It's rare that a game come out of the gate with great names attached and little buzz or hype-- Kurulin Fusion was one of these. The music is by Nobuo Uematsu (of the early Final Fantasy games), and the game itself is coming from Tozai Games, whose last two Xbox 360 downloadables of R-Type Dimensions and Lode Runner were both pretty solid titles. It's a shame this puzzle/matching game is also from MTO, who is responsible for developing Dogz, Catz and related games-- a fact I did not realize until this review was already written.

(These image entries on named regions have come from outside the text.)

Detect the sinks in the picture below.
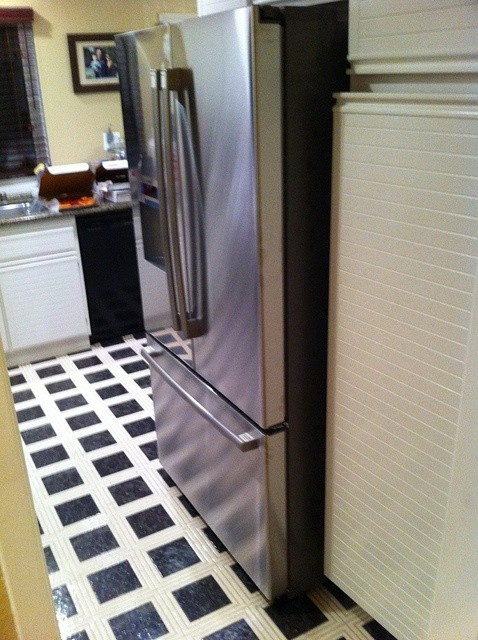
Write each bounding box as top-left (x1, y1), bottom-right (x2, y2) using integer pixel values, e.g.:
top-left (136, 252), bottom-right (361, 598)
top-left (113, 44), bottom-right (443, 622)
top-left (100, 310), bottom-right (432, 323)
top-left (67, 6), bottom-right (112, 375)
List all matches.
top-left (0, 203), bottom-right (47, 218)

Like so many Tetris-inspired puzzlers, pieces drop, you need to match them up a certain way, and they disappear. Simple. There's really not much to it.
Dare To Bore Me
After downloading this title I fired up a quick game without checking the tutorial and, after 30 minutes, decided to give myself a game over because it wasn't really going anywhere. The game goes from slow to fast quickly, and every so many levels, slows down again. In this way, it's different from most puzzlers, but by letting the player earn this "break" it basically de-fangs the game and it gets dull. Challenge isn't what makes all games great, but this is one of the few times where I played a game before bed and was acutely aware of how much time was passing. I picked it up again a few times and had the same reaction-- fairly easy, fairly boring.

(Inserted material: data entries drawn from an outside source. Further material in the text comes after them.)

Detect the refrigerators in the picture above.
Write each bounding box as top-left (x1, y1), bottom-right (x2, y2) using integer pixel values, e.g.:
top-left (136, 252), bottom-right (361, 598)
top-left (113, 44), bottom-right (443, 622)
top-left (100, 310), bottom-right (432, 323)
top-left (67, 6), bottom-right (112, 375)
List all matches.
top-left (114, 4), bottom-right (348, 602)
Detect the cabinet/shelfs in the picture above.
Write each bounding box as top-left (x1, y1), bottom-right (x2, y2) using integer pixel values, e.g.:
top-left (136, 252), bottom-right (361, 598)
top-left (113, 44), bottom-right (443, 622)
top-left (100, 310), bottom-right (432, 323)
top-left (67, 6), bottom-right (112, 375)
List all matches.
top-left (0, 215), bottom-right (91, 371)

There are some other modes, like a challenge mode and a score attack mode, but after trying these they really didn't add much to the experience. "Make 10 orbs disappear" is less a "challenge" than it is something that should be integrated into the tutorial.
Graphics & Sound
The visuals are standard portable fare, colorful but nothing special. The music is Bach music revised by Nobuo Uematsu, and really, what you're doing is buying the game because you're curious to hear the music. There's not a lot here to wow you, even at the budget price point (made even cheaper by a sale running where the game is $2.50) it's still basically a drag.
Well, the barrier to entry is basically zero. You can pick this one up, figure it out, and probably be pretty good at it in no time flat.
Is it worth buying?
While cheap and easy to grasp, it quickly becomes a drag. If this were a no-name Flash game, you'd probably give it a whirl, shrug, and go back to playing Columns or whatever it is you like on your console emulators. After putting a couple of hours into it, it just feels flat and dull, it isn't inept like some other games, but it's just not exciting. For $2.50-$5.00, it's probably a fine diversion on a subway or in line at an airport, but it's not a great experience you'll want to keep coming back to time and again.
Online modes were not tested for the purposes of this review.